Now Ms Hadcroft believes the school has reached the point where there are positive pupil role models in the senior school who are not only engaging in the performing arts, but also achieving academically. These pupils will pull the younger ones up with them, she says.

Last summer, Braeview Academy got its best set of results since the 2004 report. The school, however, is still - and always will be - a work in progress, she says. It is a point which chimes with the inspectors’ comment that, while there had been great improvement, “much remained to be done to raise attainment”.

Senior pupils who have lived through the changes note the difference in their school. Ms Hadcroft does not tolerate “bad people”, says S6 pupil Vickie Culbert, and there are “more opportunities” now. “We are more of a team,” she continuies. “We are not working against each other.”

S5 pupils say that “everybody used to be in trackies”, and when they arrived at the school in S1, it was a “dingy wee place”, but not any more. Their favourite addition to the school is the Ambition Hall.

It may be usurped, however, in pupils’ affections by forthcoming attractions. There are plans for an orchard, to be tended by pupils, in the school’s extensive grounds, and for a pipeband.

A fundraising effort is also underway to buy a minibus. So far, the school has just 53 pence of the Pounds 24,000 required but, as Ms Hadcroft points out, they have faced up to greater challenges and triumphed.

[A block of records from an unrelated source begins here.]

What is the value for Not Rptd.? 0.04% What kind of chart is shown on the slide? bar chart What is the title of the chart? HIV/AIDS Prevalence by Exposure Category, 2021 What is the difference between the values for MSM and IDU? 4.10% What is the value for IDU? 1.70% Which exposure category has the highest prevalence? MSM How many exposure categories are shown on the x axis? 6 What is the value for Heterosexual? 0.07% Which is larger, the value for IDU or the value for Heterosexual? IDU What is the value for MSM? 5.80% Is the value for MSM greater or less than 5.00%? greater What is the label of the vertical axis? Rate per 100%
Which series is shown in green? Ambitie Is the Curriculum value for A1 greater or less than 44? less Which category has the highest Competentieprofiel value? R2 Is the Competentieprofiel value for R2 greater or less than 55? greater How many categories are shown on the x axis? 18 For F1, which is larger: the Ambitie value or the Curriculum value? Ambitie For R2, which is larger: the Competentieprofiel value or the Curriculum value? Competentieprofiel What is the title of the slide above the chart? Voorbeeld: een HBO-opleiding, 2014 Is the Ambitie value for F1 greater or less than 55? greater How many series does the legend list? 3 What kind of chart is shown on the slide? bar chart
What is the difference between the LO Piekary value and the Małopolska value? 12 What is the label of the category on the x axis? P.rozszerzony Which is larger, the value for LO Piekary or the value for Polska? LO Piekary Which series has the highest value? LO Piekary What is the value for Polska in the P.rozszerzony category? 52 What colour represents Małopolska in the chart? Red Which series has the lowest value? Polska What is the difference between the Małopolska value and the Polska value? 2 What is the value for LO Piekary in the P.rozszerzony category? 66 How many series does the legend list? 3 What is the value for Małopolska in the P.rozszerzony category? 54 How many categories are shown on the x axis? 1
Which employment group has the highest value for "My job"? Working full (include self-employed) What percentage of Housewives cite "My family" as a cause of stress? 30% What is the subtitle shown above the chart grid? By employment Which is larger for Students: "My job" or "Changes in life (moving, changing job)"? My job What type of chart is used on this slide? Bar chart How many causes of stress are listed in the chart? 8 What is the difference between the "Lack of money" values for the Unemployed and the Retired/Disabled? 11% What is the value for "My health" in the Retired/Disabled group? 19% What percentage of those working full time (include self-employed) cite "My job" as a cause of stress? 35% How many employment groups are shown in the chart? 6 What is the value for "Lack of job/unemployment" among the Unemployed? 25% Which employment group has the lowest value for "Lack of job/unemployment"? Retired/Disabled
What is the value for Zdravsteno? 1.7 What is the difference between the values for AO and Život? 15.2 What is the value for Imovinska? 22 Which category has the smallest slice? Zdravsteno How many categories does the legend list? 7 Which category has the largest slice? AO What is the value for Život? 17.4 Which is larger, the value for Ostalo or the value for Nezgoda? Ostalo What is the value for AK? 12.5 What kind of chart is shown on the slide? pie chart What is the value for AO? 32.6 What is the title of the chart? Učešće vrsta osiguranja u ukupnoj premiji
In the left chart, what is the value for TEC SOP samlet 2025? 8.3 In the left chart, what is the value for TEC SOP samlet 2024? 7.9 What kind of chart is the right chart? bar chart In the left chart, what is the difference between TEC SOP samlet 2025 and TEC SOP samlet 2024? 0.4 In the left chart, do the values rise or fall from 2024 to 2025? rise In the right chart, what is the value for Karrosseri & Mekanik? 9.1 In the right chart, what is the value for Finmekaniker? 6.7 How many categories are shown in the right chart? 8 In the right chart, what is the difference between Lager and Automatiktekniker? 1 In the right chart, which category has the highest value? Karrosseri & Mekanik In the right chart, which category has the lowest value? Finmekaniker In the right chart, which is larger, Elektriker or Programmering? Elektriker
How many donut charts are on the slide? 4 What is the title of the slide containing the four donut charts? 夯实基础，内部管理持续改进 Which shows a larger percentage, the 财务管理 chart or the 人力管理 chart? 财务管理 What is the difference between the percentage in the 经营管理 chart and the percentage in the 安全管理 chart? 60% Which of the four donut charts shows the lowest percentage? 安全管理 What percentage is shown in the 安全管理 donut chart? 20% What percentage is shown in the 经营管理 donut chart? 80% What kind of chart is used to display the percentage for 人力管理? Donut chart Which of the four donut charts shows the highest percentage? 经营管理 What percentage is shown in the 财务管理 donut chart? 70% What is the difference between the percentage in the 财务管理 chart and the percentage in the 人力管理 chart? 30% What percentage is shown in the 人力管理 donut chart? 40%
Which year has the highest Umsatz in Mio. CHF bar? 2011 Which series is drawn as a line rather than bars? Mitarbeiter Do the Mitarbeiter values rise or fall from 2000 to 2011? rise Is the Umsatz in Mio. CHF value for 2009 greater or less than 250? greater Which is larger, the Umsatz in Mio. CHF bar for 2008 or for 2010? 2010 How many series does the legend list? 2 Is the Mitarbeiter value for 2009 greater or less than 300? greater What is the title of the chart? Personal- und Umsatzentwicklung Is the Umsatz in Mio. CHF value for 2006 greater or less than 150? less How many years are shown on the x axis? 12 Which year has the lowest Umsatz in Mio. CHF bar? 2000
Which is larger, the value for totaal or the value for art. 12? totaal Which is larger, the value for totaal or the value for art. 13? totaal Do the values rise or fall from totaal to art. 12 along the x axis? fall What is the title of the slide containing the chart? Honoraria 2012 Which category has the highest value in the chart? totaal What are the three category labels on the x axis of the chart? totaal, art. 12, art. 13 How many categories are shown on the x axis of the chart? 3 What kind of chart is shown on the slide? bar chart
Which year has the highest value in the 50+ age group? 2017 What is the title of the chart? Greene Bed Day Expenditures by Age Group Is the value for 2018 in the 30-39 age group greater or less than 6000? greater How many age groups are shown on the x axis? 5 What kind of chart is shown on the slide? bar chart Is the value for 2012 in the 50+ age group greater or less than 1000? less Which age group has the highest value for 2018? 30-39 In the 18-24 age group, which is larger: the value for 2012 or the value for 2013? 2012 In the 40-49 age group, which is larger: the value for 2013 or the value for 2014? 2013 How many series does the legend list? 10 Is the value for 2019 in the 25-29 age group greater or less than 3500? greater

BRAEVIEW ACADEMY INSPECTION REPORTS

2004

The majority of pupils felt behaviour was poor and that they were not being treated fairly and equally by staff

A third of pupils felt the school did not deal effectively with bullying

Less than a third of staff felt there was mutual respect between staff and pupils, indiscipline was dealt with effectively or the school was well led

Pupils were “frequently late” for school and class

Attendance was well below the national average

A “significant minority” of pupils had a high level of unauthorised absence

Frequent incidents of bad behaviour disrupted work and pupils were often removed from class

Behaviour in classes, corridors, toilets and around the school grounds was poor

Overall expectations of pupils’ levels of attainment and achievement were unsatisfactory

At S4-6, for almost all measures, Braeview was the lowest-performing school when compared with schools which had similar characteristics

2008

Many key aspects of the school’s work had been improved and some “transformed”

There was now a calm and purposeful learning environment in the school, and the quality of teaching was improving

Staff and pupil morale had “improved greatly”

Pupil behaviour had improved

Pupils wore their uniforms with pride and their achievement and self- confidence had improved

Curriculum improvements were beginning to impact positively on the attendance and behaviour of more challenging pupils

Staff vacancies and shortages had been addressed appropriately

Staff attendance levels had improved

The headteacher had been successful in establishing a clear, shared vision for the school

Much remained to be done to raise attainment but the attainment of pupils at S1-2 had improved, giving good reason for optimism.